Although South America's population has a diverse ethnic heritage, its principal elements are the Native Americans and the descendants of Spaniards, Portuguese, and African blacks. The racial spectrum produced by mixing the various groups is broad. Most evident in South America are the mestizos, people of Iberian and Native American ancestry; people of mixed Iberian and black ancestry are less numerous, and the number of people of mixed Native American and black ancestry is smaller yet. The Native Americans are most numerous in the highlands of the central Andean republics. People of Spanish descent are relatively more numerous in Argentina and Uruguay than elsewhere. In Brazil, the Portuguese are the predominant Iberian element, and the black and mulatto groups are more numerous than in any other South American country. In the Guianas and coastal Colombia and Ecuador, the number of blacks is also large.
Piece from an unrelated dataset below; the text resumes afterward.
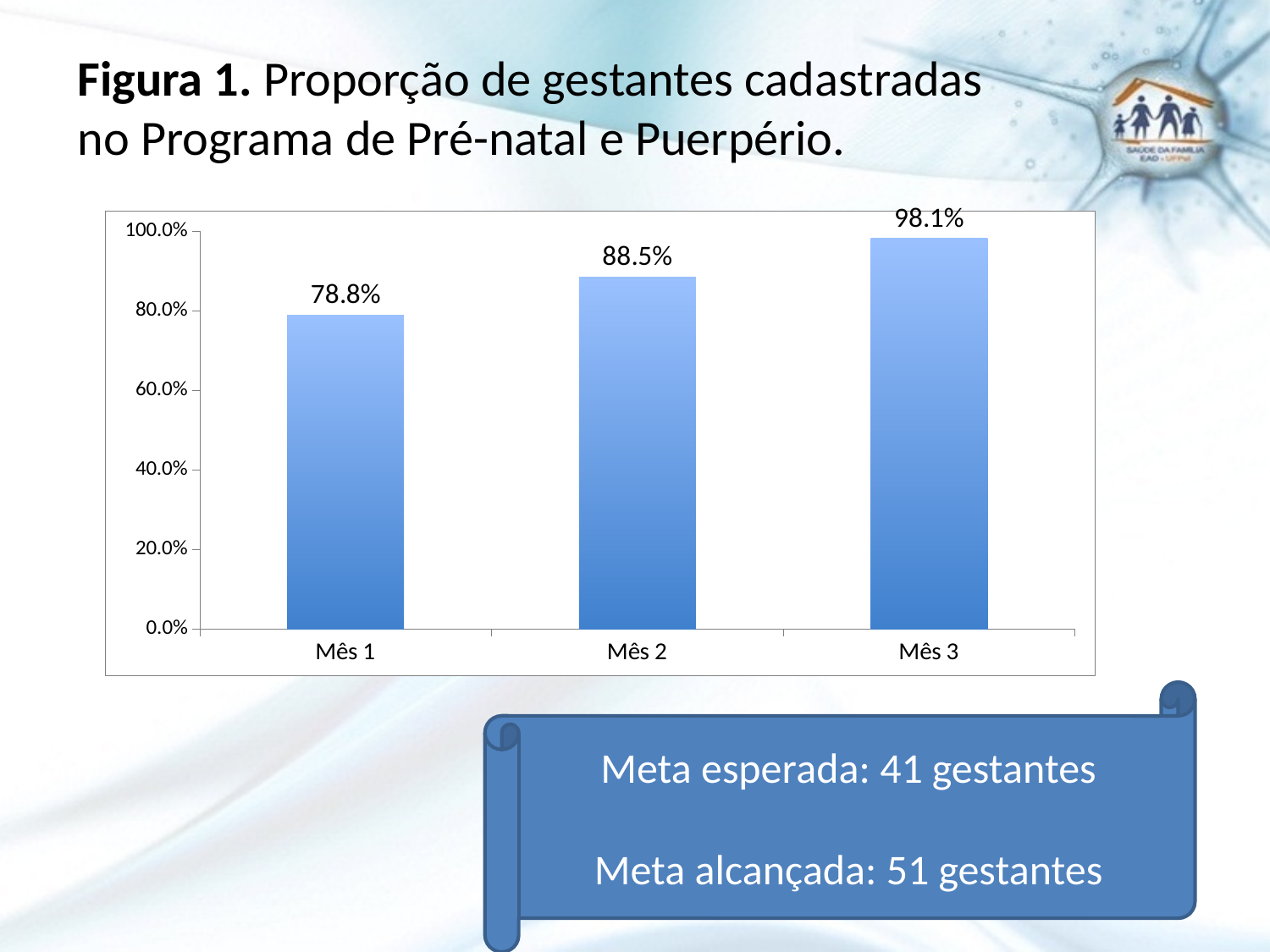
Do the values rise or fall from Mês 1 to Mês 3? rise Which month has the highest value? Mês 3 Which is larger, the value for Mês 2 or the value for Mês 3? Mês 3 What kind of chart is shown on the slide? bar chart Is the value for Mês 1 greater or less than 80.0%? less Which month has the lowest value? Mês 1 What is the difference between the values for Mês 3 and Mês 1? 19.3% What is the value for Mês 2? 88.5% What is the value for Mês 3? 98.1% What is the value for Mês 1? 78.8% How many months are shown on the x axis? 3 What is the difference between the values for Mês 2 and Mês 1? 9.7%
The steady but relatively modest flow of Iberians into South America during the colonial era and in the century and a half since independence was augmented between the late 19th century and 1930 by the entry of several million Italians, chiefly into Argentina, Brazil, and Uruguay. Smaller numbers of Germans, Poles, and other European nationals also arrived. Although many of the new European immigrants were engaged in rural labor and tenant farming in Argentina and Brazil, many Germans and Italians and fewer other Europeans established agricultural colonies. German colonists, for example, settled in south central Chile. Other new immigrants gravitated toward the cities, where they contributed substantially to the workforce and entrepreneurial sectors. Several non-European groups, such as Syrians and Lebanese, settled in large numbers also. The greatest numbers of Asian immigrants during the late 19th century came from India, Indonesia, and China; most of these entered British Guiana and Dutch Guiana as indentured laborers after the abolition of slavery. Particularly since 1900, however, appreciable numbers of Japanese have settled in southeastern Brazil. Japanese settlements also exist in Paraguay, Bolivia, and northern and northeastern Brazil.